━━━━━ Material shown ━━━━━

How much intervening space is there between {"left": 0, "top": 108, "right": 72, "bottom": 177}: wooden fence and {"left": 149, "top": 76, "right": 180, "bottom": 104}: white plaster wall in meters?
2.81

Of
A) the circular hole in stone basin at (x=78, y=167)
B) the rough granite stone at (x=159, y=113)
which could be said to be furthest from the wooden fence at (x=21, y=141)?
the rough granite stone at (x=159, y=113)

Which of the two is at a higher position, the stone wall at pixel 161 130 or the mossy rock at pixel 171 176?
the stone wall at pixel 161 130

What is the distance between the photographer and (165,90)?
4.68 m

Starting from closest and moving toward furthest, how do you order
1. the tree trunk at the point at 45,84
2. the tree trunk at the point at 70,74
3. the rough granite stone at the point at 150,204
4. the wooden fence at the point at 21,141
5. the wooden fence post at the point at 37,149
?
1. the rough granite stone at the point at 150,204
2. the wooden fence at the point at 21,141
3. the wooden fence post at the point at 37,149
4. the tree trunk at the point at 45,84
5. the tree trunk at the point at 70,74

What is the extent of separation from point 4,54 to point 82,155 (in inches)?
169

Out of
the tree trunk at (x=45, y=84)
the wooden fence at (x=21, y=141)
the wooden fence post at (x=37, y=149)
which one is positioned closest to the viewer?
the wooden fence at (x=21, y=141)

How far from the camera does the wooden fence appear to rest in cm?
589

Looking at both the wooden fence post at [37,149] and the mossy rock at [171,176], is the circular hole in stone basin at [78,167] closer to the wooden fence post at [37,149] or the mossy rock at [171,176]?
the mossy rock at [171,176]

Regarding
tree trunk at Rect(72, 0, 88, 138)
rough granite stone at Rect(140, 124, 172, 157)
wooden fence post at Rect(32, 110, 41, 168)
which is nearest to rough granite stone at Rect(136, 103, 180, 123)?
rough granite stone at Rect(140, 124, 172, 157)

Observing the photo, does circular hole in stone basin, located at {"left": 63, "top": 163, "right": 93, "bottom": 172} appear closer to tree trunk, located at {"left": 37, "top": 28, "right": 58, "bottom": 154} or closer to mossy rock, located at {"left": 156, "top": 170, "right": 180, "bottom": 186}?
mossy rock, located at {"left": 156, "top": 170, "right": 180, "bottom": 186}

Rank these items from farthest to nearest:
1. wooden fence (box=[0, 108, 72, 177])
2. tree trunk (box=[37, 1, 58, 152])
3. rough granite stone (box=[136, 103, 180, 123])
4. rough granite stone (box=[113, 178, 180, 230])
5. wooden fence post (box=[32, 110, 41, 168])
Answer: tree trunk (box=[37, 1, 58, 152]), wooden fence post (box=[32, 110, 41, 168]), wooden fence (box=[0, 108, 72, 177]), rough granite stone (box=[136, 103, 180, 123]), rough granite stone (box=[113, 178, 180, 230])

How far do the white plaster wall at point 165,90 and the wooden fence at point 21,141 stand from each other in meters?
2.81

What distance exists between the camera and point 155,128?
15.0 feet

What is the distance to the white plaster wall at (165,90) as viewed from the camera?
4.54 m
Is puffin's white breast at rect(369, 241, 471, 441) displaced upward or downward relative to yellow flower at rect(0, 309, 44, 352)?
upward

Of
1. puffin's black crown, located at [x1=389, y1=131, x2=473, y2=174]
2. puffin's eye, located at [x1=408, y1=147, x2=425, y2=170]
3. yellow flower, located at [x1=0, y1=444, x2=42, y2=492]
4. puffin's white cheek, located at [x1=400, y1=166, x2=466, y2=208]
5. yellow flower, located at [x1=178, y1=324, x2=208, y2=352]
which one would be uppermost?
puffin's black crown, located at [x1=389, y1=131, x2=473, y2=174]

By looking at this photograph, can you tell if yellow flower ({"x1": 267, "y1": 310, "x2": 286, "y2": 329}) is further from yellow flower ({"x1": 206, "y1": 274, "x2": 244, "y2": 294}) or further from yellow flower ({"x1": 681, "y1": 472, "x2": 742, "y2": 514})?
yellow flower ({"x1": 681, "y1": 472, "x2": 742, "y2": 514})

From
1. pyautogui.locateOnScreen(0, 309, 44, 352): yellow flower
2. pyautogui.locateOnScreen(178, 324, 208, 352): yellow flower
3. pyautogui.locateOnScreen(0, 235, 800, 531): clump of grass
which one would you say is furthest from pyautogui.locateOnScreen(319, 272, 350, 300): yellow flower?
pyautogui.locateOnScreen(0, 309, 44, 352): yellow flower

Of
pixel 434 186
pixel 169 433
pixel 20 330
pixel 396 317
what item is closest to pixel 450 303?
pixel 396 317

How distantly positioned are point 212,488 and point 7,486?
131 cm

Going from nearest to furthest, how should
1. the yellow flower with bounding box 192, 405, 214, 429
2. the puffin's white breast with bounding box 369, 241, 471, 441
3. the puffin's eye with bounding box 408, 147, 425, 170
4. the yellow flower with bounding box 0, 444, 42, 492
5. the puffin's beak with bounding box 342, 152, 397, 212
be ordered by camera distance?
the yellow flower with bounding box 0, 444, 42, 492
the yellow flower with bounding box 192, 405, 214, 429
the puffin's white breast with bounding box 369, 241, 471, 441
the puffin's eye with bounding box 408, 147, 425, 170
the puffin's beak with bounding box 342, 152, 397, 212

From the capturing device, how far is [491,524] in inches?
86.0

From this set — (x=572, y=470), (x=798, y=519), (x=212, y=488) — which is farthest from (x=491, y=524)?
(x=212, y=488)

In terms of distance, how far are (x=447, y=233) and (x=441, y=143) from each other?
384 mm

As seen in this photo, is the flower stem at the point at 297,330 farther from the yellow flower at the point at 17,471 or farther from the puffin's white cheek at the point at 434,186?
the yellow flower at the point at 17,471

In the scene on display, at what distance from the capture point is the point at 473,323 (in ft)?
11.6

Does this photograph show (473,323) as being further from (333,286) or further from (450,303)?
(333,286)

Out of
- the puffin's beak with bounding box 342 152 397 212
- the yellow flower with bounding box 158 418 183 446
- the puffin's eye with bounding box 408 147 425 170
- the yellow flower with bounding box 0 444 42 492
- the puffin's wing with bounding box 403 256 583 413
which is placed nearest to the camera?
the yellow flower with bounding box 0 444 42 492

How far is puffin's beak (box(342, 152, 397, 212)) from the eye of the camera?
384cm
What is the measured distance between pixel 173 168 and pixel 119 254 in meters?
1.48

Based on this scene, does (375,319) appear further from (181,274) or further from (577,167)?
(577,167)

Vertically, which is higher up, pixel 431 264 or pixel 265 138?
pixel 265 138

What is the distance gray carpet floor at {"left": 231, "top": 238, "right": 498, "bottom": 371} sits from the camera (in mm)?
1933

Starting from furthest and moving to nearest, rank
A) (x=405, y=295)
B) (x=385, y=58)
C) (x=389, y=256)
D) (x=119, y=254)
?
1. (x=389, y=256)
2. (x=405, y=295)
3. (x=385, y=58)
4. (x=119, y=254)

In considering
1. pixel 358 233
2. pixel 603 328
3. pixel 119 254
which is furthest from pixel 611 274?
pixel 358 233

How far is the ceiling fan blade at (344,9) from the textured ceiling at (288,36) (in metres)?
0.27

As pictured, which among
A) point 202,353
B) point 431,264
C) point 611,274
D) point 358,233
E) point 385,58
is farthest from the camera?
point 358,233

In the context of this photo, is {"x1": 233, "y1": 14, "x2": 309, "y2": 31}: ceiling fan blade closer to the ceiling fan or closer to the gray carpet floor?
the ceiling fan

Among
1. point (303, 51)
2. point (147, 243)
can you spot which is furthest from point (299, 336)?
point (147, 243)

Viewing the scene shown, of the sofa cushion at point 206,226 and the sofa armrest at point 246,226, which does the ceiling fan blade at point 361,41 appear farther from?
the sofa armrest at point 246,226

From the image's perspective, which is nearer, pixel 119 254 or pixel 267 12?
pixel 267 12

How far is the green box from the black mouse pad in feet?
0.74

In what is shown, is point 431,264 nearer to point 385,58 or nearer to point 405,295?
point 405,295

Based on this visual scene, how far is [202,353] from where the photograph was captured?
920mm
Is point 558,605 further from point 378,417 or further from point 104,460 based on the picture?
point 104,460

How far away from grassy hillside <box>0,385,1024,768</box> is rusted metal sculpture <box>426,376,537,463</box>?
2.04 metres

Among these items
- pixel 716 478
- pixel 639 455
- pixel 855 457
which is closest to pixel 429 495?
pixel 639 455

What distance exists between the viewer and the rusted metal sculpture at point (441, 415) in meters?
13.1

━━━━━

### Given request:
Please return each line of the records that contains the string "meters".

### Response:
How much intervening space is there between {"left": 0, "top": 108, "right": 72, "bottom": 177}: wooden fence and {"left": 149, "top": 76, "right": 180, "bottom": 104}: white plaster wall in meters?
How far do the white plaster wall at point 165,90 and the wooden fence at point 21,141 stand from each other in meters?
What is the measured distance between pixel 173 168 and pixel 119 254 in meters?
What distance exists between the viewer and the rusted metal sculpture at point (441, 415) in meters?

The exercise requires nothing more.